Overview
Cities generate over 80% of global GDP, with nearly 70% of the population projected to reside in urban areas by 2050. Urban sustainability is a critical challenge involving demographic, technological, economic, social, and environmental transitions. These transitions aim to create resilient, fair, and habitable cities while reducing greenhouse gas emissions and environmental impacts. Achieving urban sustainability necessitates new practices, knowledge exchange, and mindset shifts, which lead to changes in socio-technical-ecological systems and the emergence of “new patterns of interactions and outcomes” that enable effective responses to current crises.
Eco-social innovation (ESI), integrating inter- and transdisciplinary practices, offers a promising approach to urban sustainability transitions.
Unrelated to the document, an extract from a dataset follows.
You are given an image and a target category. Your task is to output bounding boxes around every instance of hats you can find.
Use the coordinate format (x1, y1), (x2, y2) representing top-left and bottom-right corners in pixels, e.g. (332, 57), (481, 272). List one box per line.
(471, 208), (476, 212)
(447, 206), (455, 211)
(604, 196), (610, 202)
Firmly rooted in sustainable innovation, ESI advances sustainable development goals by fostering systemic social-ecological transformations at various scales, amplifying existing social innovations, and promoting inter- and transdisciplinary relationships that empower people, often through social entrepreneurship or social experimentation.
With this project, we will explore and map collaborations between local authorities and the social innovation ecosystem in Lucerne. By identifying key stakeholders and understanding their roles, theories of change, and collaboration-specific barriers and opportunities, this study aims to enhance our knowledge and network within social innovation activities, focusing on their potential and challenges in sustainable urban transitions.
This project serves as an acquisition initiative for the Horizon-WIDERA 2025 Twinning Bottom-Up proposal, which seeks to explore and build upon strategies for ESI across different cultural contexts. This will be achieved through research activities, case studies, and the development of teaching formats in Switzerland (HSLU), Türkiye (Dr. Serkan Bayraktaroglu - İstanbul University), and Italy (Prof. Kris Krois, Dr. Teresa Palmieri - Free University of Bozen-Bolzano).